An extremely relevant  and growing public health challenge for local authorities is supporting in the collection and utilisation of the data made available by COVID-19 track and trace services in order to slow down the spread of the virus in their communities. Amidst challenges with the centralised government system, many authorities have asked for this to be decentralised, citing experience and expertise in test and trace – employing the technologies and techniques for things like food poisoning outbreaks or sexually transmitted diseases. The government has made funding of £300 million available to local authorities to support with test and trace – and with the centralised government app in continued development, it remains to be seen what precedent will be set and what innovations will be developed to overcome this particular challenge. 
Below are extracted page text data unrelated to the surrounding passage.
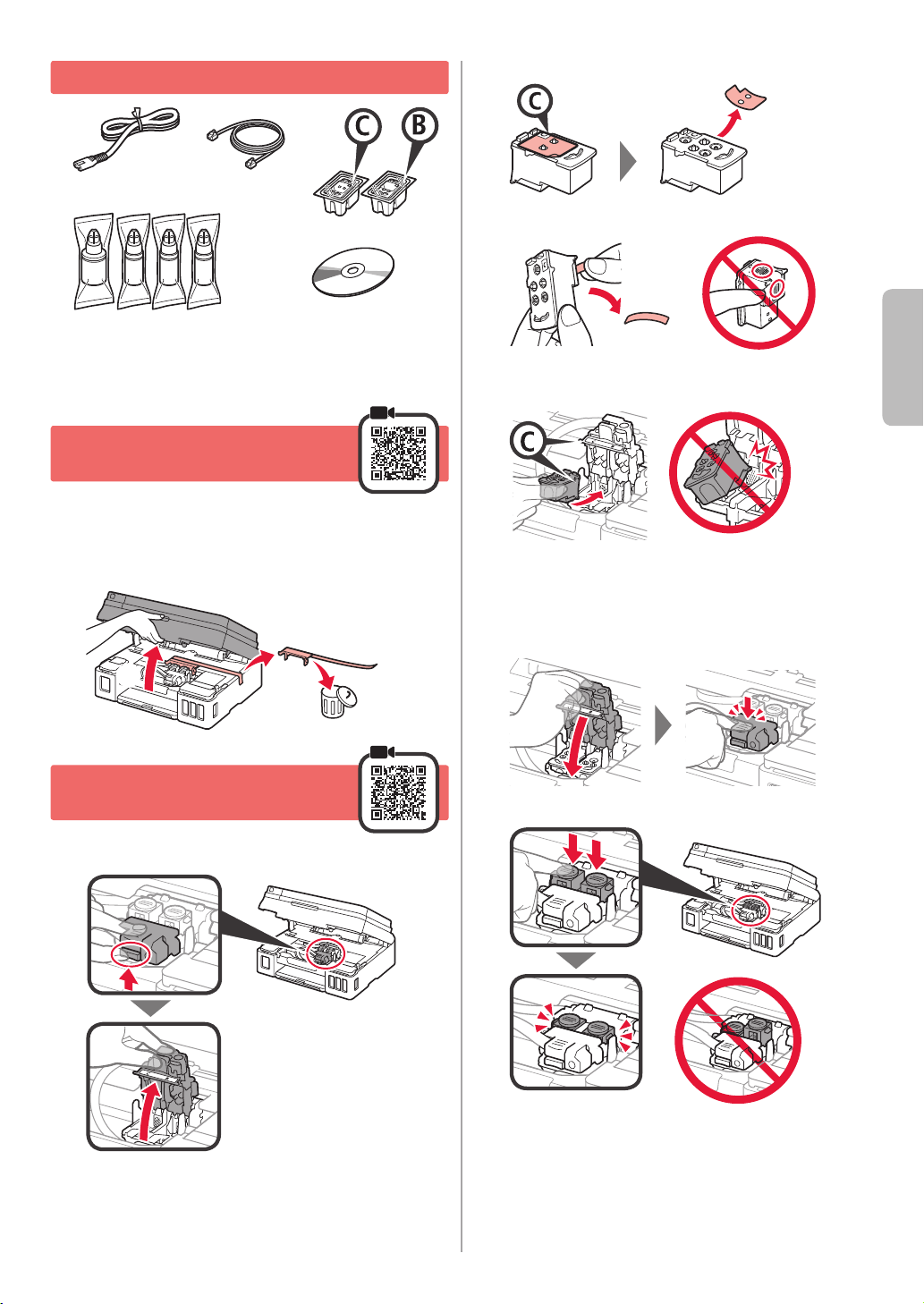 C

B

C

C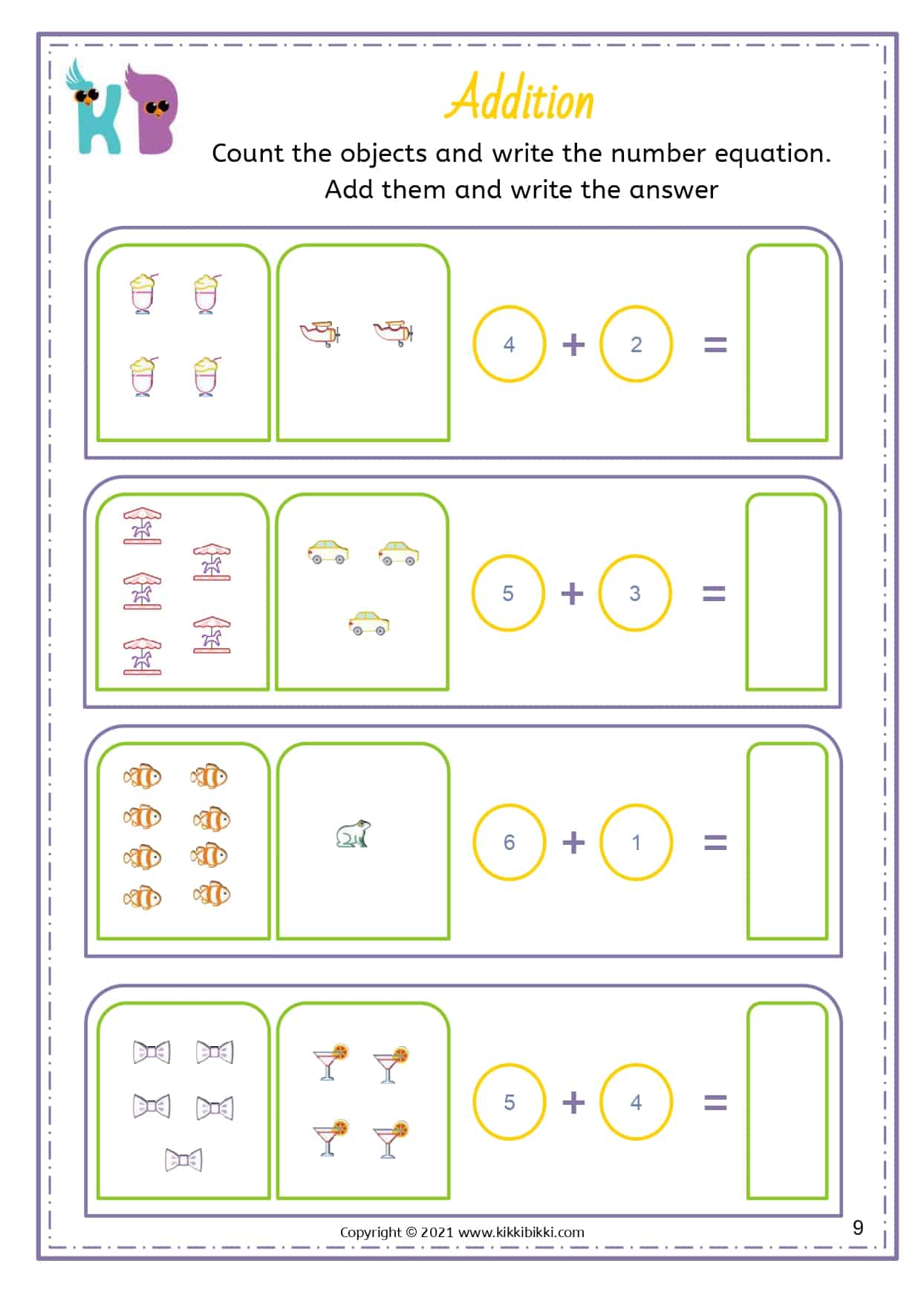 KB

Addition

Count the objects and write the number equation.
Add them and write the answer

$4 + 2 =$

$5 + 3 =$

$6 + 1 =$

$5 + 4 =$

Copyright © 2021 www.kikkibikki.com

9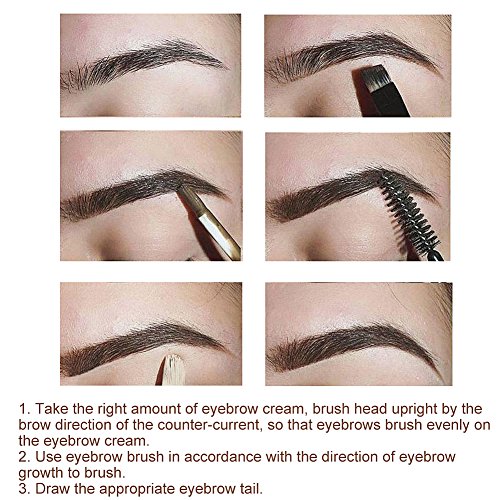 1. Take the right amount of eyebrow cream, brush head upright by the brow direction of the counter-current, so that eyebrows brush evenly on the eyebrow cream.
2. Use eyebrow brush in accordance with the direction of eyebrow growth to brush.
3. Draw the appropriate eyebrow tail.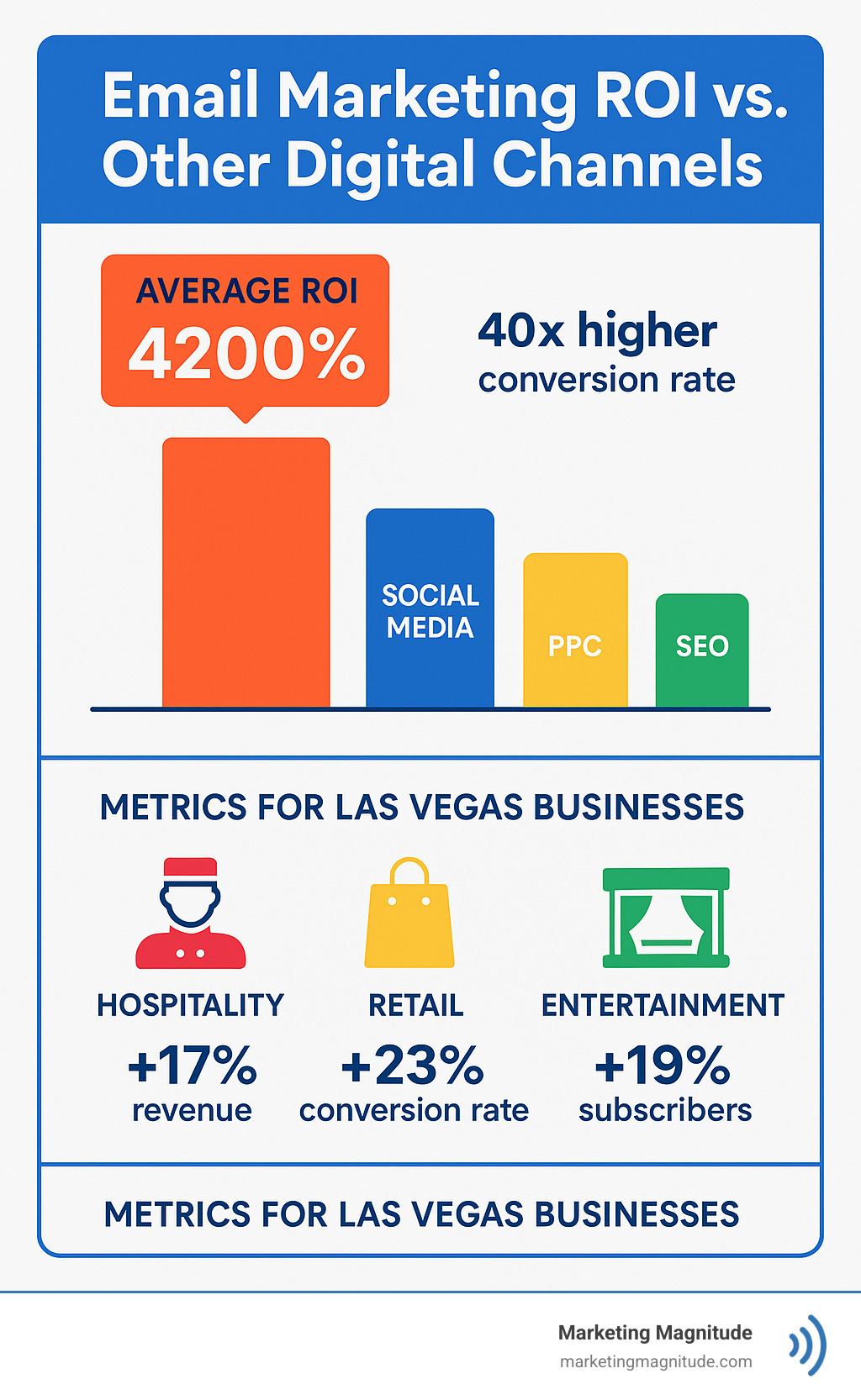 Email Marketing ROI vs. Other Digital Channels

AVERAGE ROI
4200%

40x higher
conversion rate

SOCIAL MEDIA

PPC

SEO

METRICS FOR LAS VEGAS BUSINESSES

HOSPITALITY
+17%
revenue

RETAIL
+23%
conversion rate

ENTERTAINMENT
+19%
subscribers

METRICS FOR LAS VEGAS BUSINESSES

Marketing Magnitude
marketingmagnitude.com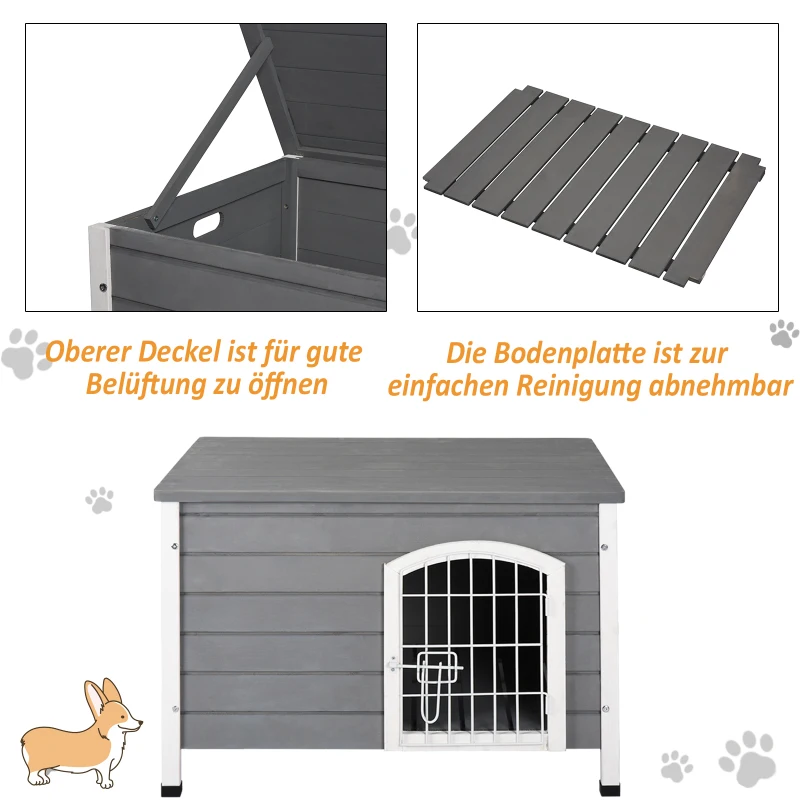 Oberer Deckel ist für gute Belüftung zu öffnen

Die Bodenplatte ist zur einfachen Reinigung abnehmbar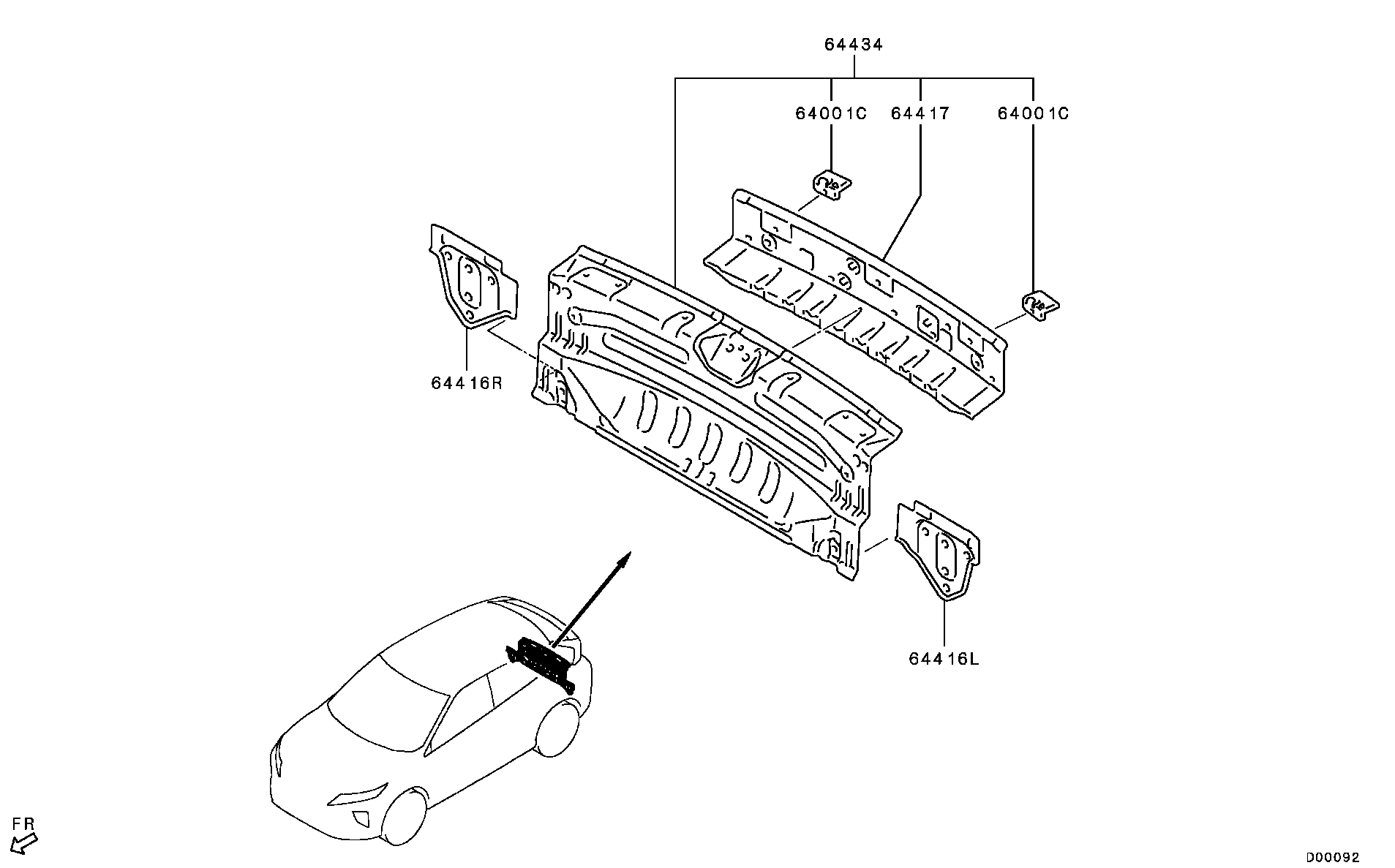 64434

64001C 64417 64001C

64416R

64416L

FR

D00092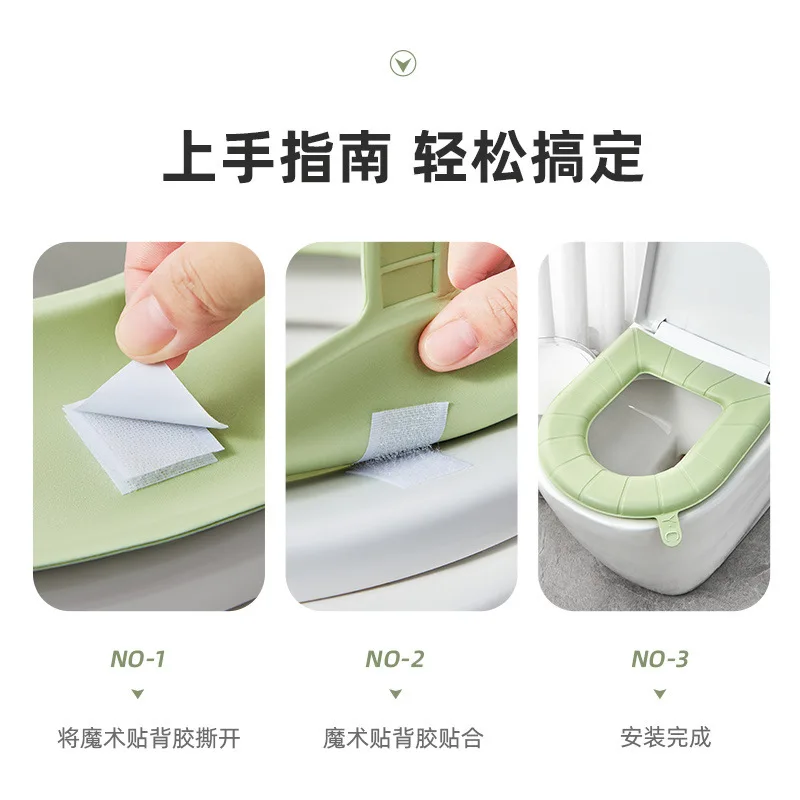 上手指南 轻松搞定

NO-1

将魔术贴背胶撕开

NO-2

魔术贴背胶贴合

NO-3

安装完成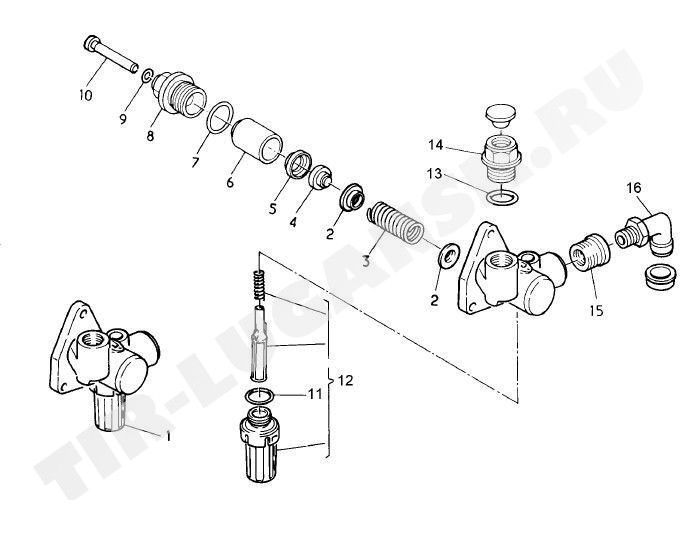 10
9
8
7
6
5
4
2
3
2
14
13
16
15
12
11
1
TIR-LUGANSK.RU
Outside of the obvious public health concerns of the current environment – there are other considerations too. In the introduction we mentioned the impact that the environmental and economic landscape has on how local authorities should shape and prioritise their activities to answer new challenges. COVID-19 will no doubt have a devastating effect on the global economy, and there will be on obvious impact on a local scale. How might local authorities use smart city initiatives to tackle this? Similarly, it’s well documented that during periods of lockdown, there was a noticeable reduction in pollution – how can local governments use this momentum and smart initiatives to continue the focus on reducing emissions in this landscape? 

As a global crisis, this most recent challenge demonstrates the importance for central and local governments to collaborate with and learn from other government agencies from all over the world – learning from each other and continuously improving the technologies, services and underlying policies to improve the response. 

The current landscape may also mean we see a change in the bureaucracy and how policy is made and enacted – an emergency situation requires things to be fast-tracked, for red-tape to be removed. Perhaps the responsiveness to the current crisis will see a shift towards more rapid deployments and willingness to support innovation more readily.